── PAGE EXTRACT ──

This may only be one of many culminating points in an ongoing awakening for Rose, which began, according to her, in the late 2000s when a lot of “Lemony Snicket” events (referring to his ‘a series of unfortunate events’ books) had her “dismantling.” The illness and death of her father and a car accident were just two of the intense happenings that kicked off this growth period (right around the time Pluto squared her own Pluto–but that’s another story).
“In the last seven years, without being totally aware of what I was doing, I was completely disengaging and separating.”
Uranus
Uranus represents the rod to which we must hold if we want to navigate the tricky terrain of the ever-developing self when the external environment presses us to conform. Whether it’s a well-meaning parent’s advice, a cultural paradigm, or an authority figure’s judgment, we are always under subtle (and sometimes not so subtle) pressures to fit in.

───

Reproduce the passage about Rose's awakening and Uranus word for word, from start to finish.

── EXTRACTED MATERIAL ──

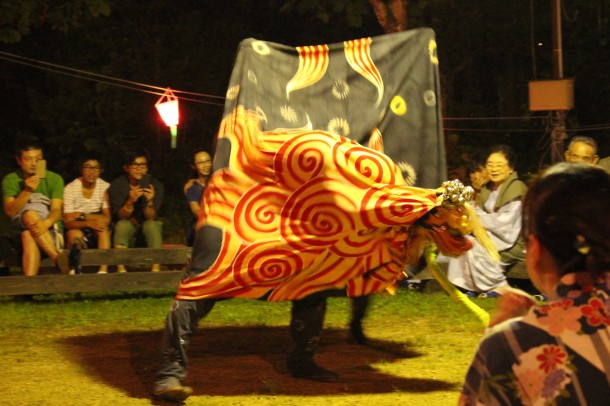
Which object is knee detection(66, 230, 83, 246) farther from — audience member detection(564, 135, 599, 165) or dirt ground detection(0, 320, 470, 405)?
audience member detection(564, 135, 599, 165)

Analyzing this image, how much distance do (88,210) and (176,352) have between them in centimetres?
492

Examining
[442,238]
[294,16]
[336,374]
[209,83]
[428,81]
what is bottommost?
[336,374]

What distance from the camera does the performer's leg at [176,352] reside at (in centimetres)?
527

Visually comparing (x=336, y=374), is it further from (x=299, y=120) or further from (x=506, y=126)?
(x=506, y=126)

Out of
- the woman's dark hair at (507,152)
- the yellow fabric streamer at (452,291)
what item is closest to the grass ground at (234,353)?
the yellow fabric streamer at (452,291)

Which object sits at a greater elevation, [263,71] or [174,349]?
[263,71]

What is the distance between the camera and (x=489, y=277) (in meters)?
9.02

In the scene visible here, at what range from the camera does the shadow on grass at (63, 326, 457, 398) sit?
5.77 metres

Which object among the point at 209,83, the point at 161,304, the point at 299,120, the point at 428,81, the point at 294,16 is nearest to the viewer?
the point at 299,120

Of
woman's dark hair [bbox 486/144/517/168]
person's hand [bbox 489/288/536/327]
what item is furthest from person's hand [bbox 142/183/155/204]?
person's hand [bbox 489/288/536/327]

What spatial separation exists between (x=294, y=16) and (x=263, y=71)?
510 inches

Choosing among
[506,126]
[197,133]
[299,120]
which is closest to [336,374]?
[299,120]

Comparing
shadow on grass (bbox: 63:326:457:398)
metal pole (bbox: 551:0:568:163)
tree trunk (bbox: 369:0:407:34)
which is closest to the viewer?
shadow on grass (bbox: 63:326:457:398)

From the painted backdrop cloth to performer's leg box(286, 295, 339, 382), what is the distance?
44 centimetres
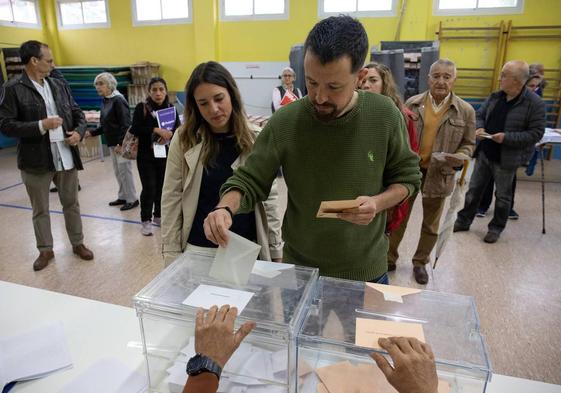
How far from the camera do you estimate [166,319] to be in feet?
3.36

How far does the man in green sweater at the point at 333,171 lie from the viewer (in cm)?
118

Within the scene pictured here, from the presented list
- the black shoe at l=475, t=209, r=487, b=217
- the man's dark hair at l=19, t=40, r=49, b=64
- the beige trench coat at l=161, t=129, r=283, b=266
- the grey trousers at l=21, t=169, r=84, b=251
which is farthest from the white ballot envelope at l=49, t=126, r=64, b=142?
the black shoe at l=475, t=209, r=487, b=217

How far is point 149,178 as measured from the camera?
3982 mm

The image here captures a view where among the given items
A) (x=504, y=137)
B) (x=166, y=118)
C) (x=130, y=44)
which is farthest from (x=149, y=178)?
(x=130, y=44)

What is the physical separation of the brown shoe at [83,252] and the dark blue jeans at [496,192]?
11.8 feet

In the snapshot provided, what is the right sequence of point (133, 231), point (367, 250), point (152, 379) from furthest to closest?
1. point (133, 231)
2. point (367, 250)
3. point (152, 379)

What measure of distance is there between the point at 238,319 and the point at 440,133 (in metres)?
2.45

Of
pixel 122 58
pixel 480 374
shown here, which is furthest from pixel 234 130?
pixel 122 58

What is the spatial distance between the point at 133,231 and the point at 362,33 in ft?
11.8

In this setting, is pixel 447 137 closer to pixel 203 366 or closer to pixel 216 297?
pixel 216 297

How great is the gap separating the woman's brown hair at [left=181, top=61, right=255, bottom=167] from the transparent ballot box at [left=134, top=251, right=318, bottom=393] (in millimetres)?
694

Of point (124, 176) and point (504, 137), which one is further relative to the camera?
point (124, 176)

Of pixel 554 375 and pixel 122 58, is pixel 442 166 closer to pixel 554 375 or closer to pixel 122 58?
pixel 554 375

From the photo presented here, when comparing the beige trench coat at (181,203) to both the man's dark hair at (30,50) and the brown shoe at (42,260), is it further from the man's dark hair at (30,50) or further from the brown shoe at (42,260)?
the brown shoe at (42,260)
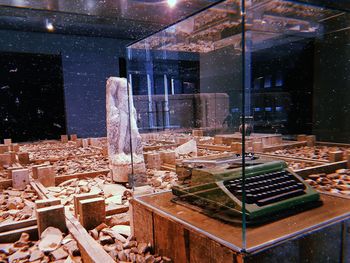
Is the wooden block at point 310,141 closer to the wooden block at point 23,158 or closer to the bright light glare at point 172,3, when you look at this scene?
the bright light glare at point 172,3

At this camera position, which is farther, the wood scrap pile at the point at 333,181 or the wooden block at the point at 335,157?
the wooden block at the point at 335,157

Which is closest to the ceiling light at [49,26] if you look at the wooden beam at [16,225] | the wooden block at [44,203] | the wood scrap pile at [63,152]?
the wood scrap pile at [63,152]

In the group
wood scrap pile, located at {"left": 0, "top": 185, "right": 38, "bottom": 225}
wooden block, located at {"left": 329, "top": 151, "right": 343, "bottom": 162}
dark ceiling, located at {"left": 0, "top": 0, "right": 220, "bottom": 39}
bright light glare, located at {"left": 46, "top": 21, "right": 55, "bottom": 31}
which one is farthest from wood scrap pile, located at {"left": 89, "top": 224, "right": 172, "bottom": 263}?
bright light glare, located at {"left": 46, "top": 21, "right": 55, "bottom": 31}

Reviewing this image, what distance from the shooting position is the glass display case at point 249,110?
159 cm

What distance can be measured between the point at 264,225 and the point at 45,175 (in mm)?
3775

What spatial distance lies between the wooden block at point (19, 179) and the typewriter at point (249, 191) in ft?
10.6

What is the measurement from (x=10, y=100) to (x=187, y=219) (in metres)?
10.2

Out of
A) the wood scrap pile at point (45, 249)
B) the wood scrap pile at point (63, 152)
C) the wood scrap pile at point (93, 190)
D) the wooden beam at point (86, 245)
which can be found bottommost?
the wood scrap pile at point (93, 190)

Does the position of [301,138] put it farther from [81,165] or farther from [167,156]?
[81,165]

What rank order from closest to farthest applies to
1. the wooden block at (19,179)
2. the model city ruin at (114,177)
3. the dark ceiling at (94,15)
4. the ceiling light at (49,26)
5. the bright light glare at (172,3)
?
the model city ruin at (114,177) < the wooden block at (19,179) < the bright light glare at (172,3) < the dark ceiling at (94,15) < the ceiling light at (49,26)

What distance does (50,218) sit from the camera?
7.91 ft

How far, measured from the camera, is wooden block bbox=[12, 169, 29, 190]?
4.06m

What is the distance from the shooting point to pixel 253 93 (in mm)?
6523

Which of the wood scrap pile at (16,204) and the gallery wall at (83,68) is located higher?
the gallery wall at (83,68)
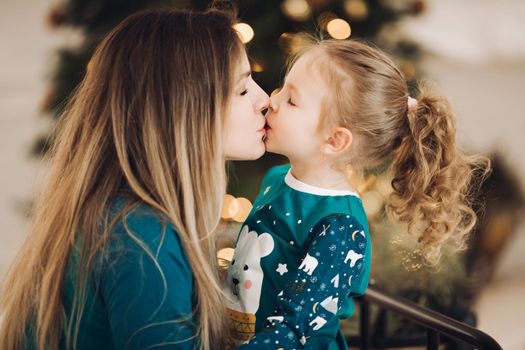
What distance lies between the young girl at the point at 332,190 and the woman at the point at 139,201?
0.40 ft

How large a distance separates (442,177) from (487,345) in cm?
36

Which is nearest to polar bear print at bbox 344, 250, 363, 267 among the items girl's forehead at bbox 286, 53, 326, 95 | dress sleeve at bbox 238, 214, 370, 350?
dress sleeve at bbox 238, 214, 370, 350

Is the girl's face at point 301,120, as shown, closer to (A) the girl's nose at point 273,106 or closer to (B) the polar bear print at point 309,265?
(A) the girl's nose at point 273,106

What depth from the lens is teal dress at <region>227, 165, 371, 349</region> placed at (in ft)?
3.77

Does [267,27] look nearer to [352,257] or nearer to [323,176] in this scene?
[323,176]

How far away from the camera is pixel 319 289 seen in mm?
1160

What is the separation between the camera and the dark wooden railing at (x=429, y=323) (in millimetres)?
1221

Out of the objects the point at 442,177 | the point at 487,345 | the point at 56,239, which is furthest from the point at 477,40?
the point at 56,239

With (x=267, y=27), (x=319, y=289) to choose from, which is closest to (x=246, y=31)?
(x=267, y=27)

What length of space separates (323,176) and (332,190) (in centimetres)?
4

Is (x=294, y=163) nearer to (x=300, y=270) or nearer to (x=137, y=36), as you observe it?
(x=300, y=270)

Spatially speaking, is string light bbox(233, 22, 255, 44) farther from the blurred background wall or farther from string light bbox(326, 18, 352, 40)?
the blurred background wall

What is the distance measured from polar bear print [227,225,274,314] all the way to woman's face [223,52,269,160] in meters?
0.17

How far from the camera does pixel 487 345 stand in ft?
3.97
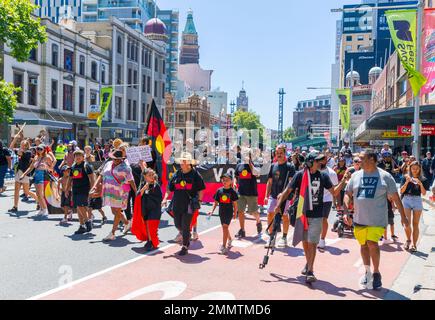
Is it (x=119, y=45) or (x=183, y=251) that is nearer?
(x=183, y=251)

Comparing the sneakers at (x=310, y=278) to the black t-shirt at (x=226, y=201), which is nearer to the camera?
the sneakers at (x=310, y=278)

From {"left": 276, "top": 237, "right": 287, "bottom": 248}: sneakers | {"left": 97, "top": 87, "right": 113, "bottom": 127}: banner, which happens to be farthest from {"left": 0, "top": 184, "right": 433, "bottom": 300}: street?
{"left": 97, "top": 87, "right": 113, "bottom": 127}: banner

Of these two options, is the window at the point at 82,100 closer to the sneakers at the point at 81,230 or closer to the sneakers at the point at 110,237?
the sneakers at the point at 81,230

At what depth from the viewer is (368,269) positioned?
250 inches

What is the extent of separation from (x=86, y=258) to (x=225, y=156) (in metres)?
10.0

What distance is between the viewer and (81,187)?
9.66 m

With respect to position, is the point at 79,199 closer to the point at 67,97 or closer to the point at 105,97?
the point at 105,97

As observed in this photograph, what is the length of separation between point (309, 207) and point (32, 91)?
112ft

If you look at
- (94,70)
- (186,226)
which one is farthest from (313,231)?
(94,70)

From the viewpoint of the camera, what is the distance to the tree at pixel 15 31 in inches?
731

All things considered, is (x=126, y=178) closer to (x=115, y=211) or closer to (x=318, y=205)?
(x=115, y=211)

───

→ **WORKED SOLUTION**
This may only be one of many culminating points in an ongoing awakening for Rose, which began, according to her, in the late 2000s when a lot of “Lemony Snicket” events (referring to his ‘a series of unfortunate events’ books) had her “dismantling.” The illness and death of her father and a car accident were just two of the intense happenings that kicked off this growth period (right around the time Pluto squared her own Pluto–but that’s another story).
“In the last seven years, without being totally aware of what I was doing, I was completely disengaging and separating.”
Uranus
Uranus represents the rod to which we must hold if we want to navigate the tricky terrain of the ever-developing self when the external environment presses us to conform. Whether it’s a well-meaning parent’s advice, a cultural paradigm, or an authority figure’s judgment, we are always under subtle (and sometimes not so subtle) pressures to fit in.